Sending the Goalkeeper up for a Corner
For a certain generation of men — it’s mostly men — whose world views were formed while eight-seasons deep in Championship Manager 2000/01 the simplest way to explain what’s going on in the planet is the football cliche metaphor, Jim.
Thus, when someone enters an argument with a full-blooded riposte; they’ve “‘gone in two-footed”’. If things take a turn for the ad hominem they’ve “‘taken the man not the ball”’; if it’s a dialectical shoeing, then it’s “‘the full Cantona at Selhurst Park”’. Which can simply become a one-word verb form. Ie, “Did you hear Alex Salmond Cantona Jim Murphy on Radio 4 this morning?”
This extends across the game. A friend refers to the items in his wardrobe as his “squad”, buying new shirts in the allotted “transfer window” of the January sales. Good TV shows or books become “worldies”; a pub with a good vibe has a “cup tie atmosphere” or, if things are really kicking off — your karaoke nights, your quiz nights — it could be described as “one of those special European nights”.

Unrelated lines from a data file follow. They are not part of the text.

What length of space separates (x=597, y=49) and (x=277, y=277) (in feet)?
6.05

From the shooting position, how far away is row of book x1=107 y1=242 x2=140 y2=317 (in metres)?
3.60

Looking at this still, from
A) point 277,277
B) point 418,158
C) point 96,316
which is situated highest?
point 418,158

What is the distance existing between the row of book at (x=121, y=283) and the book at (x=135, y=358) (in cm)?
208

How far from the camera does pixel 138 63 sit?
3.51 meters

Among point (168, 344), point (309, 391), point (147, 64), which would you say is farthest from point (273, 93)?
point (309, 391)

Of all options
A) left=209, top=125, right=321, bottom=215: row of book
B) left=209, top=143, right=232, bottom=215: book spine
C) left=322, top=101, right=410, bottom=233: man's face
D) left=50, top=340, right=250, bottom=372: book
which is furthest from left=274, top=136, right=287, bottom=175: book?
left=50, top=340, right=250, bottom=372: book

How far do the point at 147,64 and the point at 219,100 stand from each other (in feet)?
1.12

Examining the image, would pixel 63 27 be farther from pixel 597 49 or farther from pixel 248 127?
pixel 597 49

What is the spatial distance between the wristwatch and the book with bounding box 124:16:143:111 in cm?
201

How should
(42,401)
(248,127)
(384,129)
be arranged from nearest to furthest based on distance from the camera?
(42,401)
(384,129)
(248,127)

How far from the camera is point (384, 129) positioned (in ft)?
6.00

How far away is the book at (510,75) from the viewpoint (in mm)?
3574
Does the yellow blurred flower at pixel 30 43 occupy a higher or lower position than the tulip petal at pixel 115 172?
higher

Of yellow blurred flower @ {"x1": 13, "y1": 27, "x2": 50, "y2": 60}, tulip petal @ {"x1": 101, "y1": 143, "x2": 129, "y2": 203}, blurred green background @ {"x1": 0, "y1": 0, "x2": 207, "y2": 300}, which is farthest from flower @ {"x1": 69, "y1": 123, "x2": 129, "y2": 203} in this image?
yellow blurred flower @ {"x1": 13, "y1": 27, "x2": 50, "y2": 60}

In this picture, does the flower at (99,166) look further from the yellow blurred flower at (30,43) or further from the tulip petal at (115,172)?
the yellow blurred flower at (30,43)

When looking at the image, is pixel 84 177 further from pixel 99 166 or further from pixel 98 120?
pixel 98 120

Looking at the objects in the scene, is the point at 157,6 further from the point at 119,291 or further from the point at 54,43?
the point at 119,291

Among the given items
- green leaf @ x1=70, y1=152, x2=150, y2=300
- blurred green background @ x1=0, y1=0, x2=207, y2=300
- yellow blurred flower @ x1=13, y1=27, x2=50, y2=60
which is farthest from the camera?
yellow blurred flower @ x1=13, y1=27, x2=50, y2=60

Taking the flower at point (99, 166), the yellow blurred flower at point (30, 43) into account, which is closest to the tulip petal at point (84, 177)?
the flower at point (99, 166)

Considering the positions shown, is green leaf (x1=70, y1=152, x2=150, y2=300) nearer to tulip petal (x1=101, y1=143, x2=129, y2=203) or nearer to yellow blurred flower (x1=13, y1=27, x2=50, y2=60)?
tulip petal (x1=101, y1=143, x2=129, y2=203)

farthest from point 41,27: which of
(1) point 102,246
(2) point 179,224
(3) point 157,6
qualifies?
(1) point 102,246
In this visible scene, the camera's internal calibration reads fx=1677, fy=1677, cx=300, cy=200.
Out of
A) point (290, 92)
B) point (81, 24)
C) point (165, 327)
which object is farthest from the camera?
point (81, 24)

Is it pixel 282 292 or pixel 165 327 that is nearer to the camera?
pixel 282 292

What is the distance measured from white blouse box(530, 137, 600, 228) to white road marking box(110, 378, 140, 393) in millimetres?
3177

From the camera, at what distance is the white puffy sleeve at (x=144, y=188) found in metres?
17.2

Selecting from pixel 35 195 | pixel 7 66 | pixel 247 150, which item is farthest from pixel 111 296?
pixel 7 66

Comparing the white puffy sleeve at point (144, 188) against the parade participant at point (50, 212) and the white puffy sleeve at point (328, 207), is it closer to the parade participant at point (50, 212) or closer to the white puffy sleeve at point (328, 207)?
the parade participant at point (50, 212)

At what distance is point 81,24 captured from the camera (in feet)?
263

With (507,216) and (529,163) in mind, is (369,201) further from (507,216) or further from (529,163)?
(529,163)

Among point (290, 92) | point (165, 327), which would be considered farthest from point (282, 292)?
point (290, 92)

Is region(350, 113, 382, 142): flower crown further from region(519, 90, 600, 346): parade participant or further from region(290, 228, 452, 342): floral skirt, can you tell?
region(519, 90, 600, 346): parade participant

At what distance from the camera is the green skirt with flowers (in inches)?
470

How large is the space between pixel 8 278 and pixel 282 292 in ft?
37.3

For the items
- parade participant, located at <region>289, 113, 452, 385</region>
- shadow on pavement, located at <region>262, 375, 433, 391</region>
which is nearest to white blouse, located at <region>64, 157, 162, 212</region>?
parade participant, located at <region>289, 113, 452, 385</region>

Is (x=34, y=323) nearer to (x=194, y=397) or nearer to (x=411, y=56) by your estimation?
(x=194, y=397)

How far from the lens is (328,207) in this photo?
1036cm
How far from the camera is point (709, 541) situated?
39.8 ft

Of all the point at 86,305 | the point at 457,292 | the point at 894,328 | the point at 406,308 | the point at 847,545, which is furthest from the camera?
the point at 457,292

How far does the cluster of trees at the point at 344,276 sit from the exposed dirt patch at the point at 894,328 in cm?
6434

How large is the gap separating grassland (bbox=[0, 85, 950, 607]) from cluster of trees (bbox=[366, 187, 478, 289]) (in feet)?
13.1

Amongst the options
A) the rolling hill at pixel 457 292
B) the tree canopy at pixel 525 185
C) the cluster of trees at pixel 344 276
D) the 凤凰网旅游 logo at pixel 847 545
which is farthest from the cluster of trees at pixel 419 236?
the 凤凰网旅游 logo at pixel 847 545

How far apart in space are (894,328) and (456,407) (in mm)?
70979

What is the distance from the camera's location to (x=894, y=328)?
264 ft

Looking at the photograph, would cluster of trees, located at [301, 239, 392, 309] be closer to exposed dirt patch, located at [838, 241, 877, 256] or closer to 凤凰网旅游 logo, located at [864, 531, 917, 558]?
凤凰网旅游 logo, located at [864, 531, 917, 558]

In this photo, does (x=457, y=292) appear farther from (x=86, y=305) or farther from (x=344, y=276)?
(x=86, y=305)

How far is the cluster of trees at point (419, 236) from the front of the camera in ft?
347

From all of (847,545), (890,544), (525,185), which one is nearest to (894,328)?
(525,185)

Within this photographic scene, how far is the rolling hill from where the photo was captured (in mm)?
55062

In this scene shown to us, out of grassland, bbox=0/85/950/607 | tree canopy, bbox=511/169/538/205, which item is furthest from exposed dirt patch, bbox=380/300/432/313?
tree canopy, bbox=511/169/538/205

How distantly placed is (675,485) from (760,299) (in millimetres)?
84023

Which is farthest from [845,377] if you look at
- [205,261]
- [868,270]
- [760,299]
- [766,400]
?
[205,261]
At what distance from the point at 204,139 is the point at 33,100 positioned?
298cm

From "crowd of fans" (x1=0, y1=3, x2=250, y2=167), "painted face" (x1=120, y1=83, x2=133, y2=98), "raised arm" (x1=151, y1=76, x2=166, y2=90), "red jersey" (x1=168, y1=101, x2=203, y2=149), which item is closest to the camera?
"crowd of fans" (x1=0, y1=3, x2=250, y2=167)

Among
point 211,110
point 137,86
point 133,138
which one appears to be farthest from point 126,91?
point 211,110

Such rhetorical turns lend an air of romance and drama to quotidian proceedings, giving a heightened profile to dull, everyday tasks and turning a trip on the Tube into an opportunity for prime-time punditry: “The lad’s done well, giving up his seat to a pregnant woman, there. That’s what you like to see.”
It can also help compartmentalise complex/unknown aspects of life, via comforting, bitesize analogies and platitudes, perhaps using the expansion in the European Championship qualification to explain the
impending all-party meltdown at the general election. (Briefly, the greater chance of qualifying/forming part of a coalition government leads the smaller countries/parties to proverbially send the goalkeeper up for a corner and really go for broke).
The possibilities, like Fergie time, are endless. For me.